What is required
From the text below on the harassment of women in the Maldives, list every situation that the sentences beginning "They work in a situation where" describe.

### Source text ###

During the parliamentary discussion of the GEL on 22 February, MP Mariya Didi provided some telling insights into the general attitude of male MPs towards female colleagues. She said

We see how female members are treated in this Majlis. Many a day, we see inside this Majlis, the only female MP in PPM’s parliamentary group coming to us after their PG meeting, with tears pouring from her eyes because of the way she is spoken to, and because she is not allowed the opportunity by her party to say what she wants. These are things that are happening before our eyes. [unofficial translation]

Harassment of women in the workplace is a particularly neglected area of continuing gender-based oppression in the Maldives. It is a clear sign of human under-development, and a serious absence of a civilising force within the education, human resource development and employment sectors.

The absence of accountability is one of the fundamental gaps that maintain this damaging status quo. An important high profile case in point is that of workplace harassment allegations made against the former President of the Civil Service Commission (CSC), Mr Mohamed Fahmy Hassan. The following summary of events from May 2012 to November 2015 tells a story of patriarchal impunity.

In the above case, a female junior employee made the unusually bold move to report a case of sexual harassment against her by a senior male employee of the State, in a position of great responsibility and authority. The performance of the State machinery to deliver justice can be seen in the unfolding events related to the case. One woman’s plight to seek redress for an injustice suffered had arguably resulted in another injustice to the public purse and the public psyche. Where can a woman go in the Maldives, to seek redress to an injustice done against her? The answer is clear. Nowhere.

Fahmy resign

Women’s protest calling to remove Fahmy from office – 2012. Placard says: “A sexual harasser in charge of 27,000 employees – oh my God!”

Today is International Women’s Day.

Women’s rights advocates around the globe are working in solidarity to push humanity towards the one common goal for equality of the sexes. They continue the long and slow uphill struggle to fight patriarchy, the insidious yet visible elephant in the room of human progress, which fights back to deny women their rightful place as equals alongside men.

In the Maldives, advocates work to find and establish spaces for women in the above described situation where the odds are stacked firmly against women. They work in a situation where a man considers it permissible to spit in the face of his female colleague in his workplace which happens to be the country’s parliament. They work in a situation where a male MP can threaten to rape his female colleague, without scrutiny or consequence. They work in a situation where the efforts of the brave woman who makes a stand against sexual harassment in her workplace are washed away by the power of patriarchal “brotherhood”.

### Source information ###

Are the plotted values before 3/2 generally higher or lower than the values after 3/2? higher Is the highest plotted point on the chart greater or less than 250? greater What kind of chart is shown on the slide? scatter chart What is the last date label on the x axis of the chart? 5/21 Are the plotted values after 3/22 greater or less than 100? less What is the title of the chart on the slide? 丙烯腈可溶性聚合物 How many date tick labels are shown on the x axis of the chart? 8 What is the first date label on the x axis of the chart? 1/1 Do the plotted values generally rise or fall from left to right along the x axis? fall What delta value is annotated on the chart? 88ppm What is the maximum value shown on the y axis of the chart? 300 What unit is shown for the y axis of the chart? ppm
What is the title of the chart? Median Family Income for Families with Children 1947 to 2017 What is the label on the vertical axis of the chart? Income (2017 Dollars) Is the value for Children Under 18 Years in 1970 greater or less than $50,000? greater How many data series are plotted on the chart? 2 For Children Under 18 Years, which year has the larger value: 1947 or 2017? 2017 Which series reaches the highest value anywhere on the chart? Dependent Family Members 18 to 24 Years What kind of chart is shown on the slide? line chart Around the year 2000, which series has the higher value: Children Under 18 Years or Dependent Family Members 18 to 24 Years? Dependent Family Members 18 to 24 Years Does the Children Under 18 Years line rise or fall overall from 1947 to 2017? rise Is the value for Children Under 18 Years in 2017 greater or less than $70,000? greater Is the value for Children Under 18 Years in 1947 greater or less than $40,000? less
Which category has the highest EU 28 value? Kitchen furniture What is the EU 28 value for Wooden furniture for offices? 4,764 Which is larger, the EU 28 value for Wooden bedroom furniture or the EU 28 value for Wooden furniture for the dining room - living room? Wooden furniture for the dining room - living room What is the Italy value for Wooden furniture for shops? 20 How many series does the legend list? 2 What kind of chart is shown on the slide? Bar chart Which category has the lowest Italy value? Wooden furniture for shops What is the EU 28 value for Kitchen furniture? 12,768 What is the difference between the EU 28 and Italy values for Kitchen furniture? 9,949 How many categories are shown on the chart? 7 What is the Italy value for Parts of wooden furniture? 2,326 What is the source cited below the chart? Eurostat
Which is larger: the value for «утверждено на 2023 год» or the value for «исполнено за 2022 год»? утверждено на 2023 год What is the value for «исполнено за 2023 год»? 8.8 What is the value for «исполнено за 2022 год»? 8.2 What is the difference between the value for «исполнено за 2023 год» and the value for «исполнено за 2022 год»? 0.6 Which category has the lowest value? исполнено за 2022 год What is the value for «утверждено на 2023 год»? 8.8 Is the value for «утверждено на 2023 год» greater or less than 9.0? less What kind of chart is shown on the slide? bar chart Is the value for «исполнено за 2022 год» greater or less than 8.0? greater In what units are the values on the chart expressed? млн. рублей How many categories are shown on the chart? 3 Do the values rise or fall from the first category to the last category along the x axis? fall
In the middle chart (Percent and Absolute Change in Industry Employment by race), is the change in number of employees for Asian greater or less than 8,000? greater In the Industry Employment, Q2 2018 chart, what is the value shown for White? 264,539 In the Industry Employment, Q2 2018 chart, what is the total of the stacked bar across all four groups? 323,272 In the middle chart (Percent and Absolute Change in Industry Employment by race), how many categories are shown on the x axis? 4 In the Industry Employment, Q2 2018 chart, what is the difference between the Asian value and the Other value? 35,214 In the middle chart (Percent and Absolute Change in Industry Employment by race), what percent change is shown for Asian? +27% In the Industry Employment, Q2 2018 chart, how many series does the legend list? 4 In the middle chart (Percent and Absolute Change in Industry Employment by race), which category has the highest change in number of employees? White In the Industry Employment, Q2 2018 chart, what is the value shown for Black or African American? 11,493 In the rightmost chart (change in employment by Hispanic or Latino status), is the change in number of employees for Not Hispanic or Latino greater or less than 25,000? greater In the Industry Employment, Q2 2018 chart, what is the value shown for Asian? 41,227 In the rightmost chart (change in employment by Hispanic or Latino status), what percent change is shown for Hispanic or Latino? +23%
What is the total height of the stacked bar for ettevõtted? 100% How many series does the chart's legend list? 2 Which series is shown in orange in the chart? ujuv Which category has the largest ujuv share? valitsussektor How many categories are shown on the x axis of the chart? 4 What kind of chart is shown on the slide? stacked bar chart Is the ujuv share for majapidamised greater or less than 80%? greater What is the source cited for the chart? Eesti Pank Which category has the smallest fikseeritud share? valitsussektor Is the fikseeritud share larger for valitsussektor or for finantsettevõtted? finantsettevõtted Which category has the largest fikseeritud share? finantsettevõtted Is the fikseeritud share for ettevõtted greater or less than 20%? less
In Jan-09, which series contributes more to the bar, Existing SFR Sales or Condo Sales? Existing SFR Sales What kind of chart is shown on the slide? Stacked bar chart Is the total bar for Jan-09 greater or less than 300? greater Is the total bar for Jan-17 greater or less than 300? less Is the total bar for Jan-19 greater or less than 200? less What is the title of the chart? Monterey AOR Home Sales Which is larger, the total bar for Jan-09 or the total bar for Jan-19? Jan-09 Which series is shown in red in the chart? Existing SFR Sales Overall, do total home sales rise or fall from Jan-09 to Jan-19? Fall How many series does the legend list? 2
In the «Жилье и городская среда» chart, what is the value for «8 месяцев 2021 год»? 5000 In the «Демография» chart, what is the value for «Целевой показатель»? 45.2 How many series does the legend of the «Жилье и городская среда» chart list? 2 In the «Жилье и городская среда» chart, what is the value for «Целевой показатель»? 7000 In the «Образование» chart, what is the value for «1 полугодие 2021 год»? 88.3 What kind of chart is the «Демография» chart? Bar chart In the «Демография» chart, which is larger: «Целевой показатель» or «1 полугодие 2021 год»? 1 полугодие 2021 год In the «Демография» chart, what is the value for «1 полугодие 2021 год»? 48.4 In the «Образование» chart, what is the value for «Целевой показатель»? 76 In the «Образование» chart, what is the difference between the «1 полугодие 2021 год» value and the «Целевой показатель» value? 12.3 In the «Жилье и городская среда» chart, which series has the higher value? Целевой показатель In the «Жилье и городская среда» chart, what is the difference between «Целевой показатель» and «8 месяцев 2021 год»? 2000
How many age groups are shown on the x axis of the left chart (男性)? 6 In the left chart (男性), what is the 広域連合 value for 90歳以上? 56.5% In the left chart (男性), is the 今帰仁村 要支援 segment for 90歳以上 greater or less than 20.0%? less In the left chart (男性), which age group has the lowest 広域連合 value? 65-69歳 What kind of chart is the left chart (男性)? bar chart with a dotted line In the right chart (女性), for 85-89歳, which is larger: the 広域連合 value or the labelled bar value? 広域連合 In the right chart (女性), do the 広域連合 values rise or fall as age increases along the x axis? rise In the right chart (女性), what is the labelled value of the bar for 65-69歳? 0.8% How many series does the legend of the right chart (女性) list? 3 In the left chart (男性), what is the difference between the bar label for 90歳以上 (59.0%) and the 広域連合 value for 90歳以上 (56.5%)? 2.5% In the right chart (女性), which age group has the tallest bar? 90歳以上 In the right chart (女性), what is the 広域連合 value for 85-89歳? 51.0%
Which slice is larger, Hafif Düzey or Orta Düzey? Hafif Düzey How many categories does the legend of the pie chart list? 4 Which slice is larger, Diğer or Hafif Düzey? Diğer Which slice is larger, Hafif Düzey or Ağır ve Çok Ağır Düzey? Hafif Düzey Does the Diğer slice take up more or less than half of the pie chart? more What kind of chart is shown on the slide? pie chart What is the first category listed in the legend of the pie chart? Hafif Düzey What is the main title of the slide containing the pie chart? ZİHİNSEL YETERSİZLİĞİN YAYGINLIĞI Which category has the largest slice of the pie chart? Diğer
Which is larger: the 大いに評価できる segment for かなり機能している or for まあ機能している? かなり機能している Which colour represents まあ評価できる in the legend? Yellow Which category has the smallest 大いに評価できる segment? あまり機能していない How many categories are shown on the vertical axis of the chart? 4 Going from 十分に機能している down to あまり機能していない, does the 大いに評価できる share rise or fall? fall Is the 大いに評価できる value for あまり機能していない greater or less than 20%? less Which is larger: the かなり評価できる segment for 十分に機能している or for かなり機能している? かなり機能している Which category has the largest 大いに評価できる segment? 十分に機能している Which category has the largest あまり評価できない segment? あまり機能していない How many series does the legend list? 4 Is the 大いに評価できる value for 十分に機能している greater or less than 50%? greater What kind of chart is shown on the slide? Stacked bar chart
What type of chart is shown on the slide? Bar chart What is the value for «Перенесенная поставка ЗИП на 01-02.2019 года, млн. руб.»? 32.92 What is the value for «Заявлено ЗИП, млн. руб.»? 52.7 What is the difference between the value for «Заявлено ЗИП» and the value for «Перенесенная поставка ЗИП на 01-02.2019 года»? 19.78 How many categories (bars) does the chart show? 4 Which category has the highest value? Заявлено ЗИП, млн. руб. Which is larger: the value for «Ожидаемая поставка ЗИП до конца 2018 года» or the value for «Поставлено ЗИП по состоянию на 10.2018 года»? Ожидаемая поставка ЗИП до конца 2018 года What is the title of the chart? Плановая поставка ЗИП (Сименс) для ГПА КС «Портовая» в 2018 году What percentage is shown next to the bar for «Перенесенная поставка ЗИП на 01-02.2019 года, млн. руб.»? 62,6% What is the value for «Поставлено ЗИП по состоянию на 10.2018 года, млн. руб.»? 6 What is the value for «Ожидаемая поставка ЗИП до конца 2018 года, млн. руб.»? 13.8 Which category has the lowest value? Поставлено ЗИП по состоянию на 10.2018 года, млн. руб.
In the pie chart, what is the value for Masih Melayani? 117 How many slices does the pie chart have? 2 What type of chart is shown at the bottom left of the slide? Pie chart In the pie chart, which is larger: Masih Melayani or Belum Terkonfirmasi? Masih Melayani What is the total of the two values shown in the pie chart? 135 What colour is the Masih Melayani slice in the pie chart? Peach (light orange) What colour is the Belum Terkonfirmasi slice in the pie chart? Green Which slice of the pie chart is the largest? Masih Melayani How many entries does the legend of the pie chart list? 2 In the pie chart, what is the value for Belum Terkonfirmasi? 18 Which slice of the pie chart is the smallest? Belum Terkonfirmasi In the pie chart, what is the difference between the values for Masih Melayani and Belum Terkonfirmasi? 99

###

Problem solution
- A man considers it permissible to spit in the face of his female colleague in his workplace, which happens to be the country's parliament.
- A male MP can threaten to rape his female colleague without scrutiny or consequence.
- The efforts of the brave woman who makes a stand against sexual harassment in her workplace are washed away by the power of patriarchal "brotherhood".